■ Requirement 1
Answer these questions using the forum thread about Adam "Pacman" Jones's airport fight:
(a) Which outlet obtained the video of the incident?
(b) In the reply from b23hqb, what does the fight differ from?
(c) According to the last reply, who put up a better fight than the two men?
■ Requirement 2
Carry on the forum thread about Adam "Pacman" Jones's airport fight from its last line.

-- Start Text to read --

Former Bengals cornerback Adam “Pacman” Jones got into a fistfight at the Atlanta Airport on Tuesday evening. TMZ has obtained video of the incident, which shows Jones fighting with an airport employee.

https://www.youtube.com/watch?v=Pmvy_0M1uY4


----------



## b23hqb

A lot different than having a helmet and full pads on, eh, Jones?


----------



## Monello

Misfit said:


> https://deadspin.com/adam-pacman-jones-got-into-a-fist-fight-at-the-airpor-1827513270
> 
> Former Bengals cornerback Adam “Pacman” Jones got into a fistfight at the Atlanta Airport on Tuesday evening. TMZ has obtained video of the incident, which shows Jones fighting with an airport employee.
> 
> https://www.youtube.com/watch?v=Pmvy_0M1uY4



The gals in Lancaster park put up a better fight than these 2 tuf guys.

-- End Text to read --
-- Start Raw data --

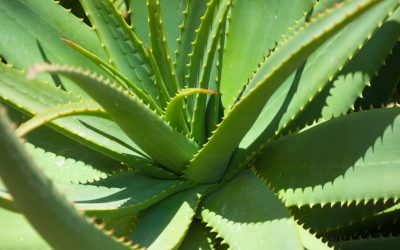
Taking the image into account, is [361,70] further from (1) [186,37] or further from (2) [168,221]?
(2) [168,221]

-- End Raw data --
-- Start Raw data --

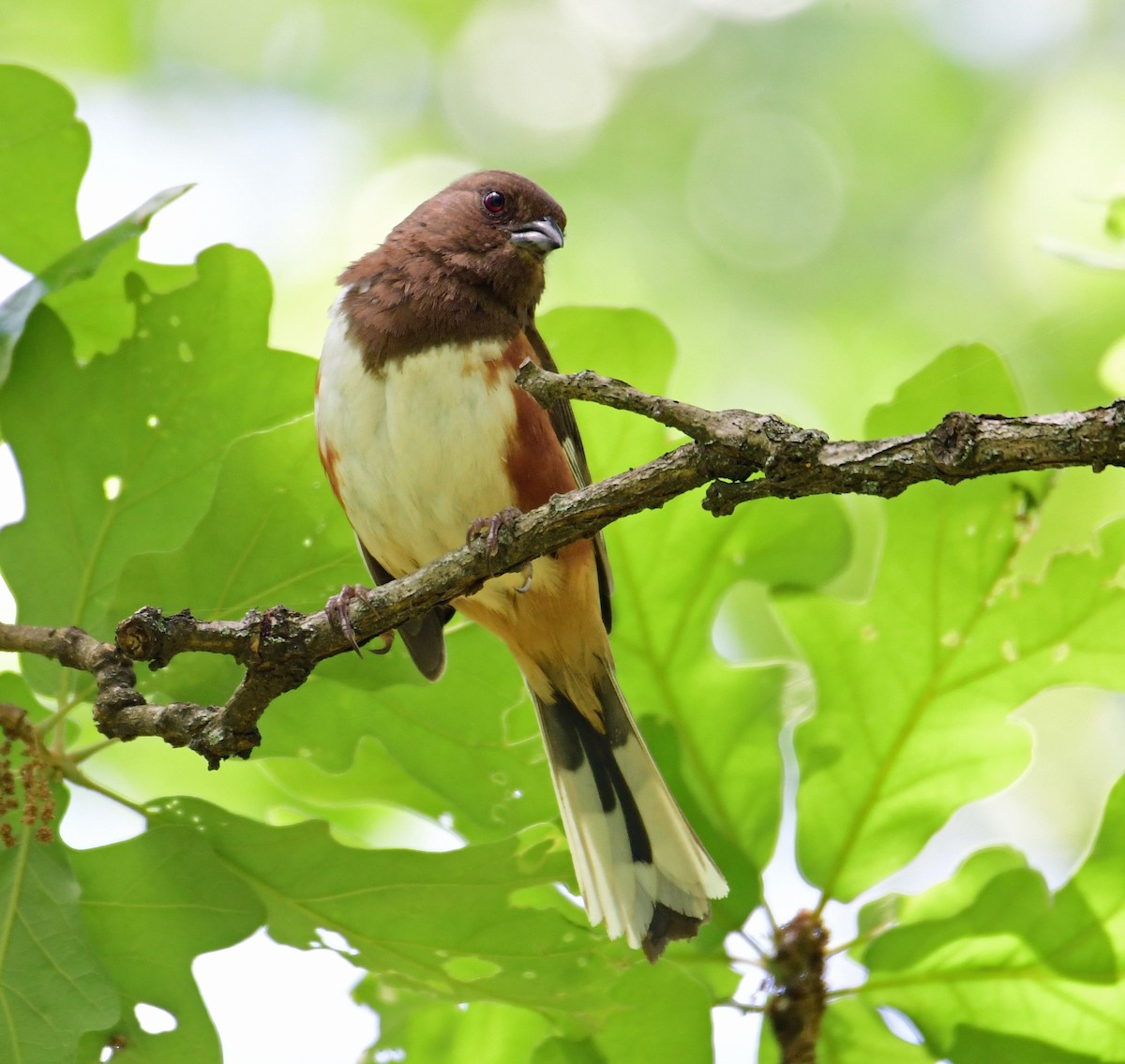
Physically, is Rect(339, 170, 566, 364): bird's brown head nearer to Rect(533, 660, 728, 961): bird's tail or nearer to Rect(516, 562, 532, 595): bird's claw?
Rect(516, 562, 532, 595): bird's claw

-- End Raw data --
-- Start Raw data --

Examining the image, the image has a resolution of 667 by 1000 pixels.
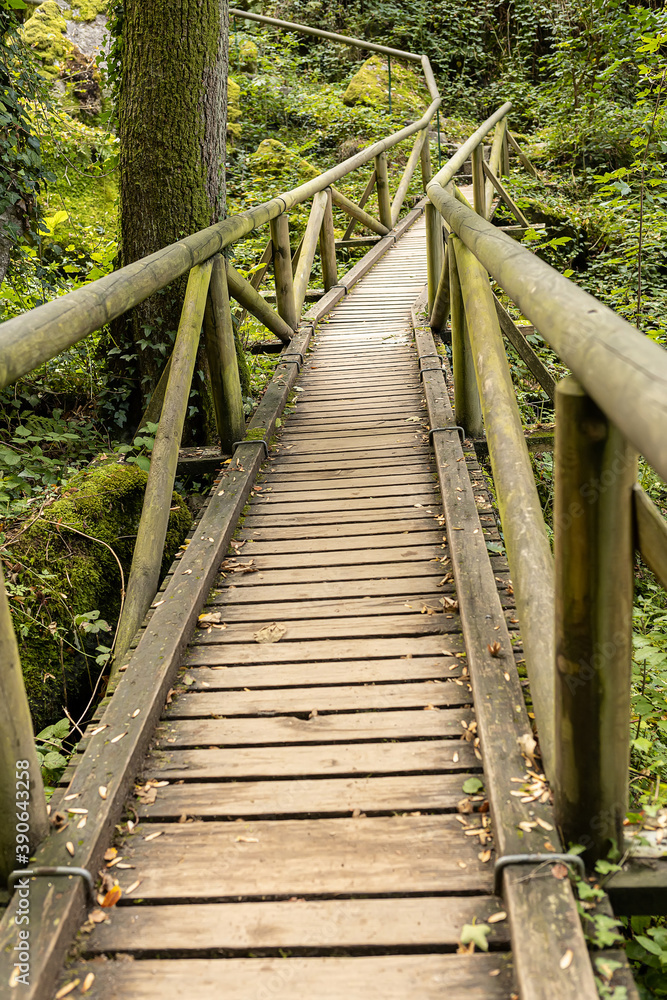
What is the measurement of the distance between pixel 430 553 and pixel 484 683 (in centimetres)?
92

-- End Raw data --

■ Output 1
(a) TMZ
(b) Having a helmet and full pads on
(c) The gals in Lancaster park

■ Output 2
----------



## littlelady

Monello said:


> The gals in Lancaster park put up a better fight than these 2 tuf guys.



It seems that some black athletes can’t handle being privileged. They ended up doing more than kneeling.


----------



## Monello

Jamill Jones, Wake Forest asst basketball coach, assault.  May get upgraded to murder.



> Wake Forest assistant men's basketball coach Jamill Jones has been arrested and charged with third-degree assault in connection with the death of a 35-year-old Florida man who was in New York City for a wedding.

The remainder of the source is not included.